## [Activities]
1) Decide whether each statement below agrees with the EllCopSim documentation. Answer yes or no for each, and quote the words of the text that settle it.
(a) The default value of the argument A is diag(d).
(b) When genR$method is "MH", each step of the algorithm uses a uniform move.
(c) The argument d gives the number of observations.
2) Answer these questions from the EllCopSim documentation:
(a) Which function generates the radius when genR$method is "pinv"?
(b) In which journal did the referenced article appear?
(c) What step size does the grid in the Gaussian copula example use?
3) Quote the EllCopSim documentation starting with "Derumigny, A., &" and going on through "niter = 500) )".

X = EllCopSim(n = 30, d = 3, grid = grid, g_d = gdnorm)
logLik = EllCopLikelihood(grid , g_d = gdnorm , X,
                          Sigma_m1 = diag(3), log = TRUE)
logLik2 = EllCopLikelihood(grid , g_d = gdnorm2 , X,
                           Sigma_m1 = diag(3), log = TRUE)
print(c(sum(logLik), sum(logLik2)))

Simulation from an elliptical copula model

Description

Simulation from an elliptical copula model

Usage

EllCopSim(n, d, grid, g_d, A = diag(d), genR = list(method = "pinv"))

Arguments

n

number of observations.

d

dimension of X.

grid

grid on which values of density generator are known.

g_d

vector of values of the density generator on the grid.

A

square-root of the correlation matrix of X.

genR

additional arguments for the generation of the squared radius. It must be a list with a component method:

If genR$method == "pinv", the radius is generated using the function Runuran::pinv.new().
If genR$method == "MH", the generation is done using the Metropolis-Hasting algorithm, with a N(0,1) move at each step.

Value

a matrix of size ⁠(n,d)⁠ with n observations of the d-dimensional elliptical copula.

References

Derumigny, A., & Fermanian, J. D. (2022). Identifiability and estimation of meta-elliptical copula generators. Journal of Multivariate Analysis, article 104962. doi:10.1016/j.jmva.2022.104962.

Examples

# Simulation from a Gaussian copula
grid = seq(0,5,by = 0.01)
X = EllCopSim(n = 20, d = 2, grid = grid, g_d = exp(-grid/2))
X = EllCopSim(n = 20, d = 2, grid = grid, g_d = exp(-grid/2),
              genR = list(method = "MH", niter = 500) )
plot(X)

## [Record extracts]

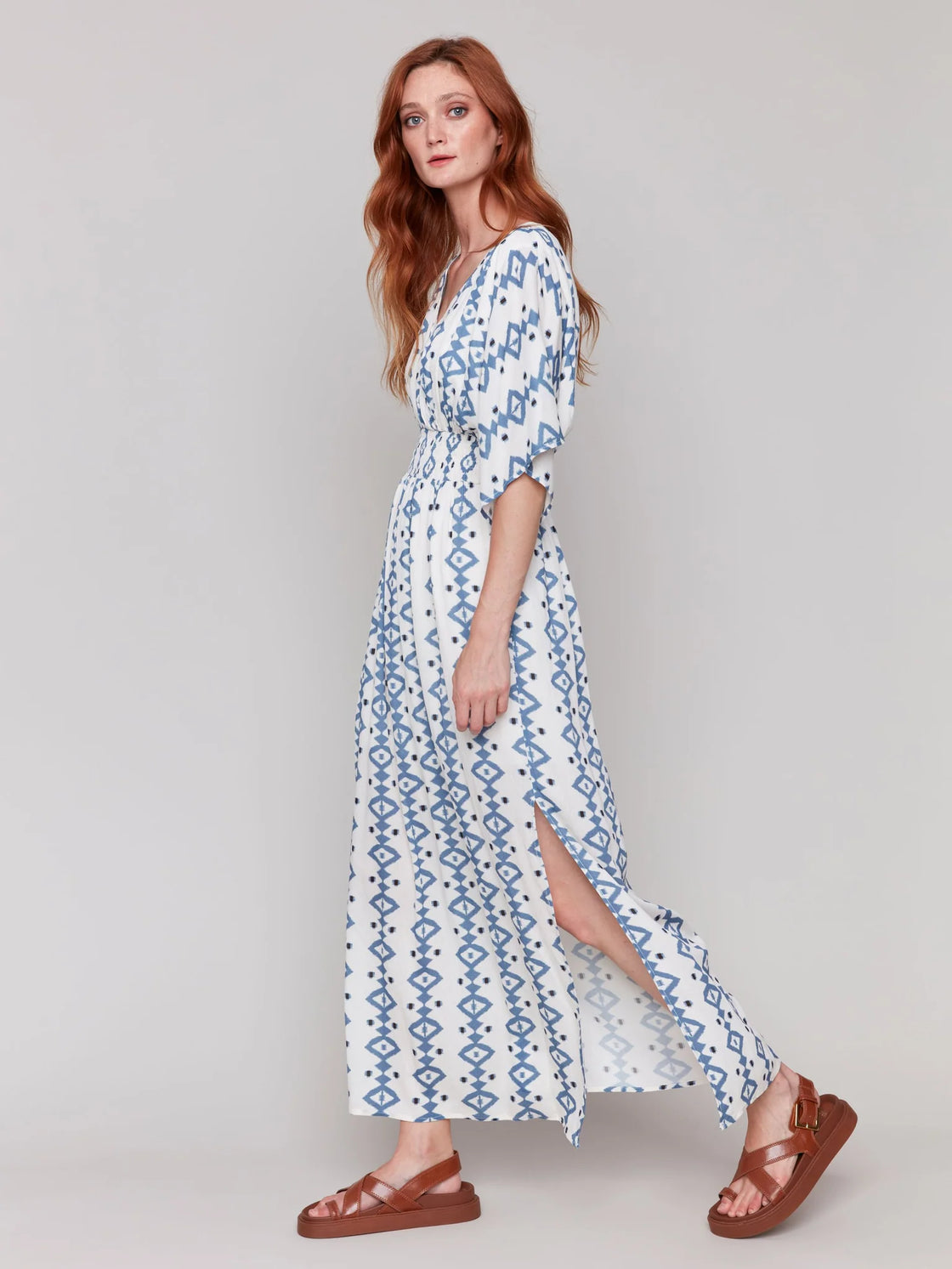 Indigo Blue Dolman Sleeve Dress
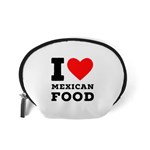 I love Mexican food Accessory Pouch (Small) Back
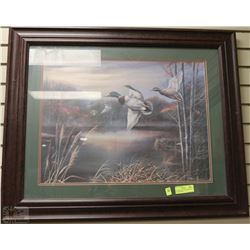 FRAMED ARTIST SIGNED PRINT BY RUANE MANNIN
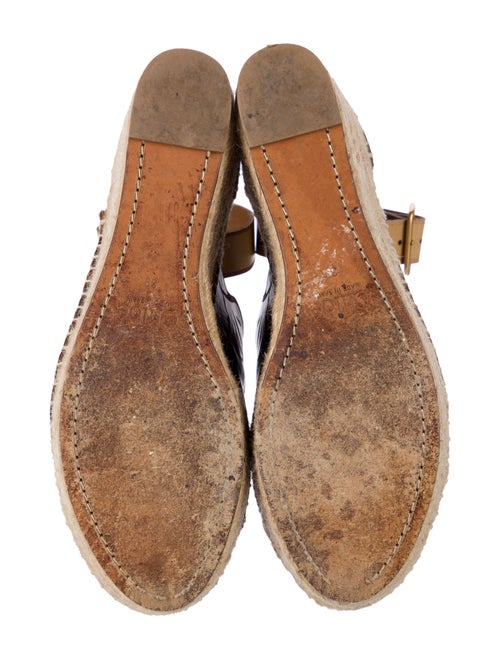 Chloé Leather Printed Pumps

---

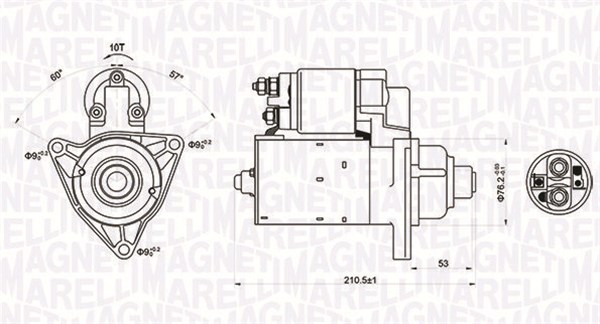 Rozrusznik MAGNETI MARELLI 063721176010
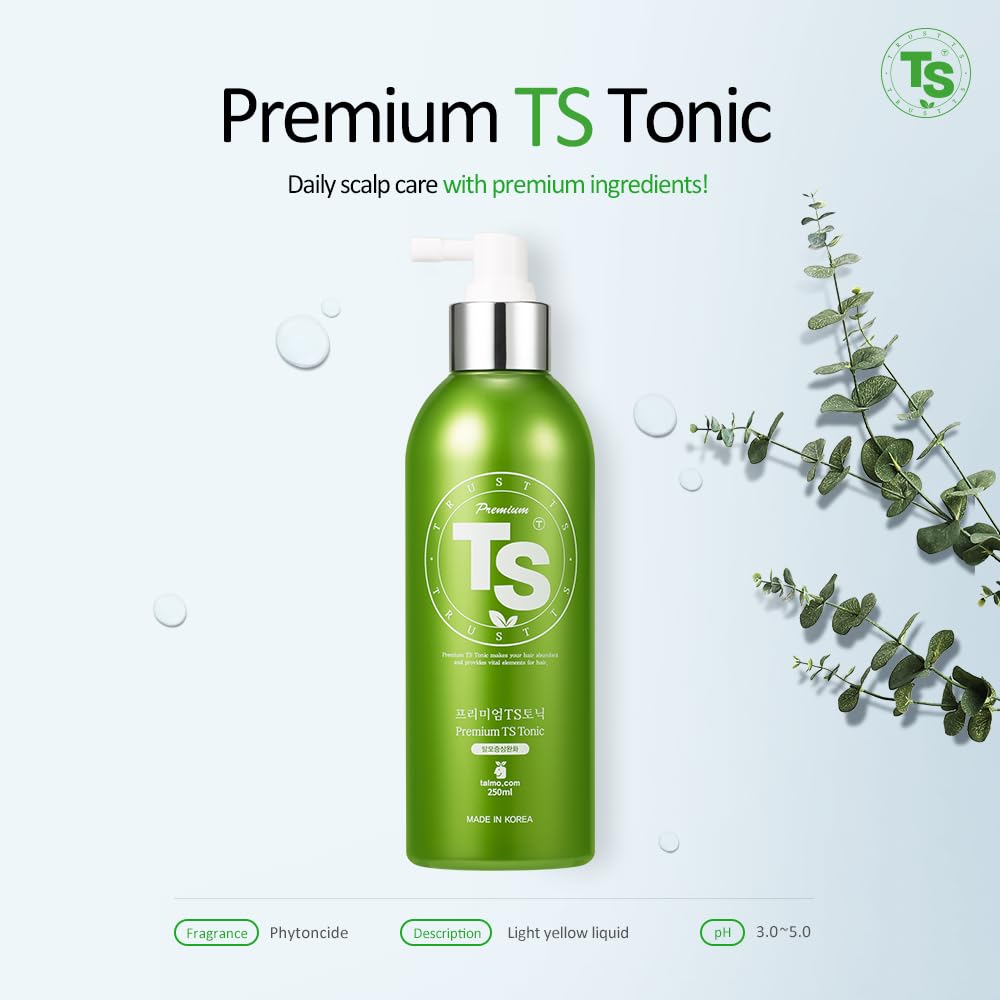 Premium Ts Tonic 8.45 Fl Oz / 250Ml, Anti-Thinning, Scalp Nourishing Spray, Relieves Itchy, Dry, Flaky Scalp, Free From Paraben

## [Answers for the tasks]
1)
(a) Yes: "A = diag(d)"
(b) No: "with a N(0,1) move at each step."
(c) No: "dimension of X."

2)
(a) Runuran::pinv.new()
(b) Journal of Multivariate Analysis
(c) 0.01

3)
Derumigny, A., & Fermanian, J. D. (2022). Identifiability and estimation of meta-elliptical copula generators. Journal of Multivariate Analysis, article 104962. doi:10.1016/j.jmva.2022.104962.

Examples

# Simulation from a Gaussian copula
grid = seq(0,5,by = 0.01)
X = EllCopSim(n = 20, d = 2, grid = grid, g_d = exp(-grid/2))
X = EllCopSim(n = 20, d = 2, grid = grid, g_d = exp(-grid/2),
              genR = list(method = "MH", niter = 500) )